-- The data --
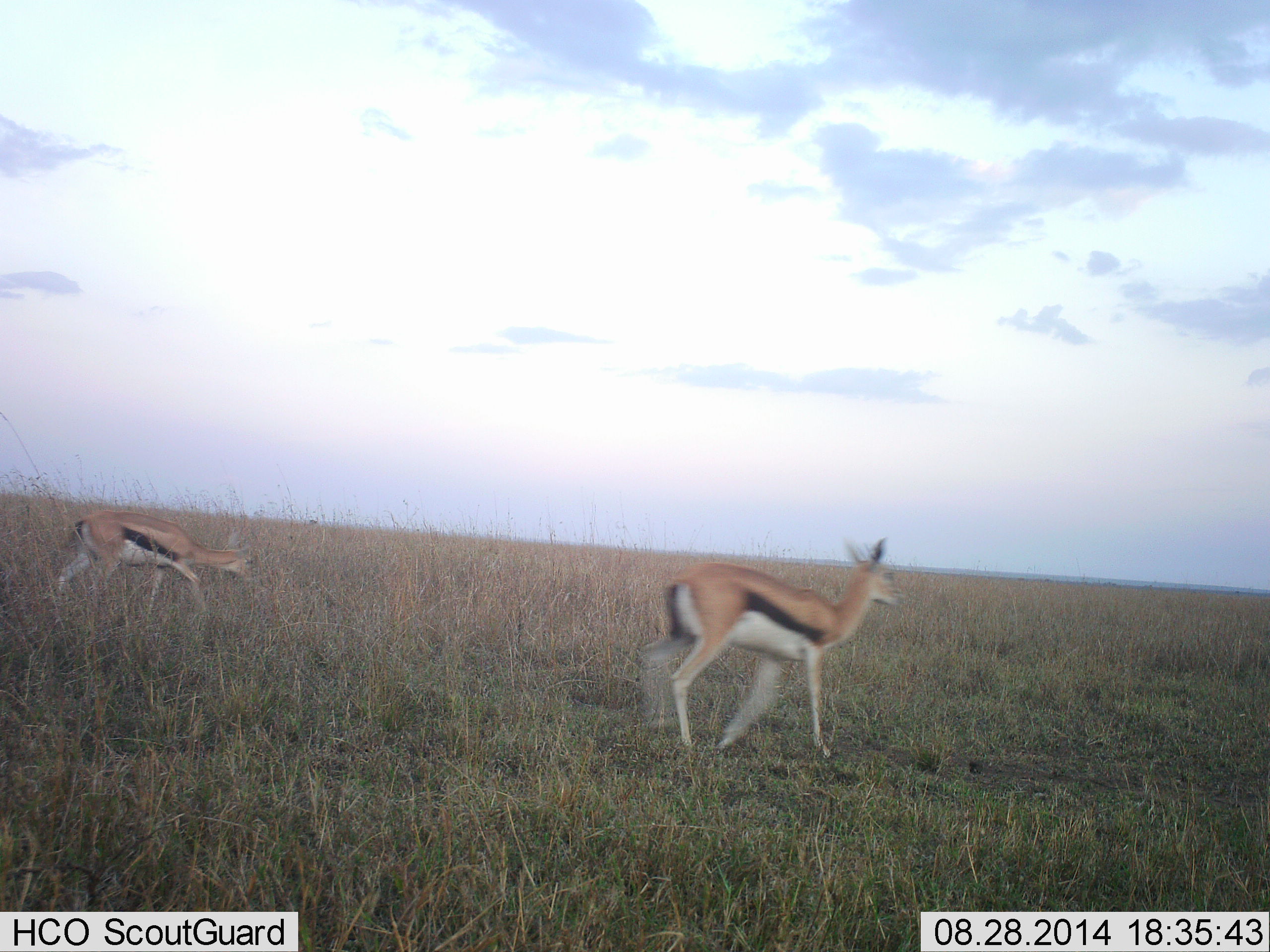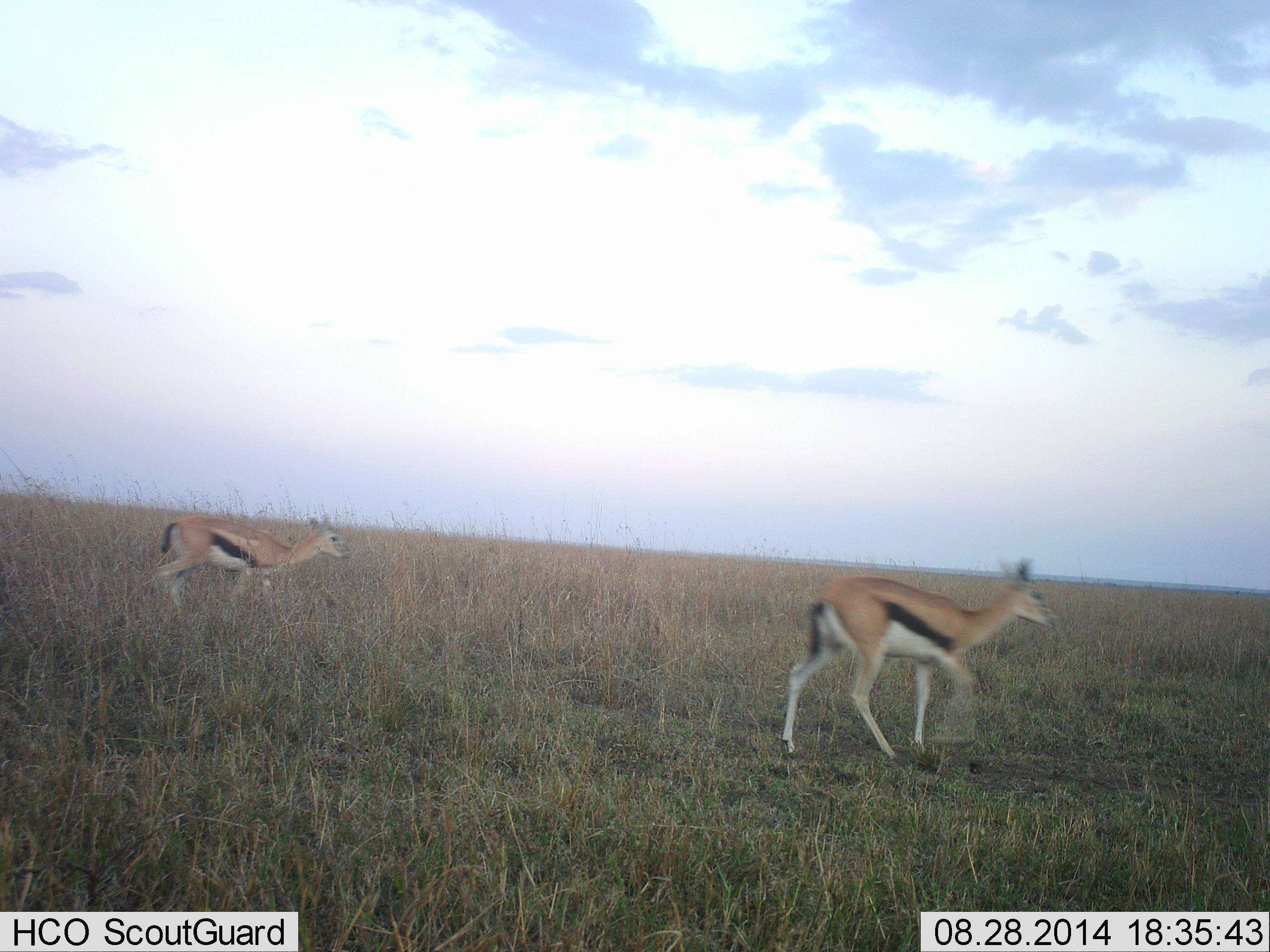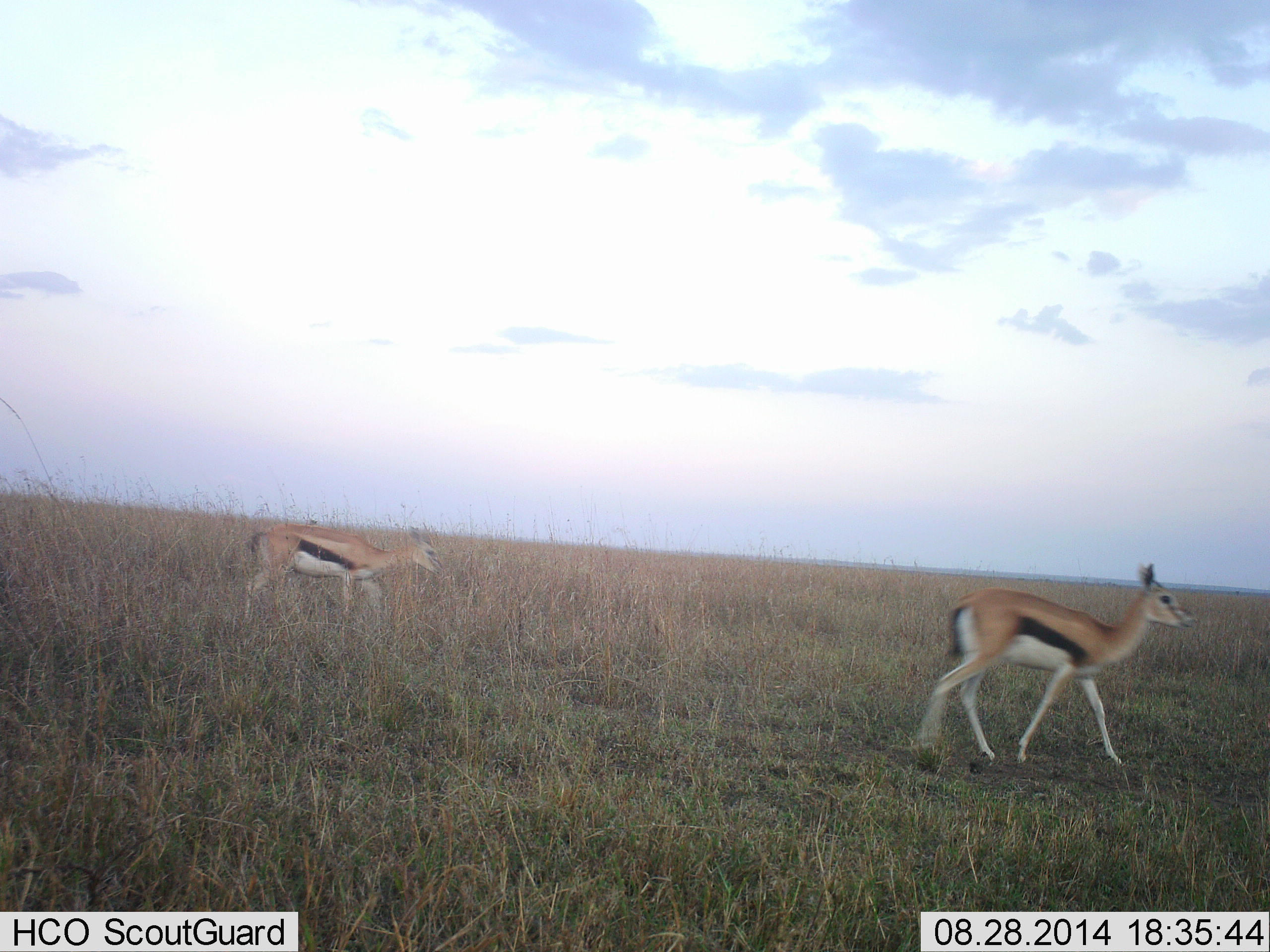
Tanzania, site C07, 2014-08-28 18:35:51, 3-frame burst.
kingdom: Animalia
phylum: Chordata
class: Mammalia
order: Artiodactyla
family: Bovidae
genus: Eudorcas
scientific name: Eudorcas thomsonii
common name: thomson's gazelle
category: gazellethomsons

-- Task requirements --
Retype, exactly as shown, the lines from the one with "order: Artiodactyla" through the end of the records.

-- Result of this exercise --
order: Artiodactyla
family: Bovidae
genus: Eudorcas
scientific name: Eudorcas thomsonii
common name: thomson's gazelle
category: gazellethomsons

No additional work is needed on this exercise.